Given exercise 1: From the exhibition announcement, list everything that Frank's ongoing investigation is said to look into.
Given exercise 2: Rewrite the stretch of the exhibition announcement from "Photographed primarily on" through "American life requires.", with "8x10 film" in place of "4x5 film".
Given exercise 3: Continue the exhibition announcement for Jill Frank's American Normal from the point where it stops.

Brigitte Mulholland is pleased to present American Normal, the gallery's first solo
exhibition with Atlanta-based photographer Jill Frank, opening Wednesday, May 6,
2026 and organised by Sean Fader. The show brings together a new group of portraits drawn from Frank's ongoing investigation into the rituals, archetypes, and uneasy theater of growing up American.
Photographed primarily on 4x5 film with the composure of classical portraiture, Frank's
subjects appear mid-performance in the rehearsed ceremonies that structure American
life: dances, beach parties, children's costume contests, spring break, social events and
competitions, and the smaller rites in between. At first glance, the pictures resemble the
images Americans already make of themselves — yearbook poses, vacation snapshots,
prom portraits, the soft iconography of a country that has learned to photograph its own
adolescence. Held a beat longer, they become something stranger: monuments to the
private psychic labor that ordinary American life requires.
"I want to make these moments important, big and visible" Frank says. "Rather than
categorize them as whatever youth experiences, I'm interested in the fact that these
kids survived something — something tense, something intense — and I want to treat
that as the triumph it is." The resulting work sits between portraiture, documentary, and
something closer to ceremony — refusing the critique common to teenage activities and
asking the viewer to see them as moments of real consequence.

Available data:
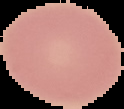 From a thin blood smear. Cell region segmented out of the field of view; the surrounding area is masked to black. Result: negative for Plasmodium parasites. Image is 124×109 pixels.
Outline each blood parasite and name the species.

Exercise result 1:
- rituals
- archetypes
- the uneasy theater of growing up American

Exercise result 2:
Photographed primarily on 8x10 film with the composure of classical portraiture, Frank's
subjects appear mid-performance in the rehearsed ceremonies that structure American
life: dances, beach parties, children's costume contests, spring break, social events and
competitions, and the smaller rites in between. At first glance, the pictures resemble the
images Americans already make of themselves — yearbook poses, vacation snapshots,
prom portraits, the soft iconography of a country that has learned to photograph its own
adolescence. Held a beat longer, they become something stranger: monuments to the
private psychic labor that ordinary American life requires.

Exercise result 3:
Frank's America is neither sentimentalized nor condemned; it is looked at carefully, at
length, and on its own terms. None of these people are performing for us, exactly — they
are performing for one another, for the unseen gods of social media, and for themselves,
inside the unspoken rules of a social world that teaches belonging through small
humiliations, self-surveillance, and the constant calibration of what it takes to be an
influence. What Frank photographs, finally, is that calibration — the body in the act of
learning the code.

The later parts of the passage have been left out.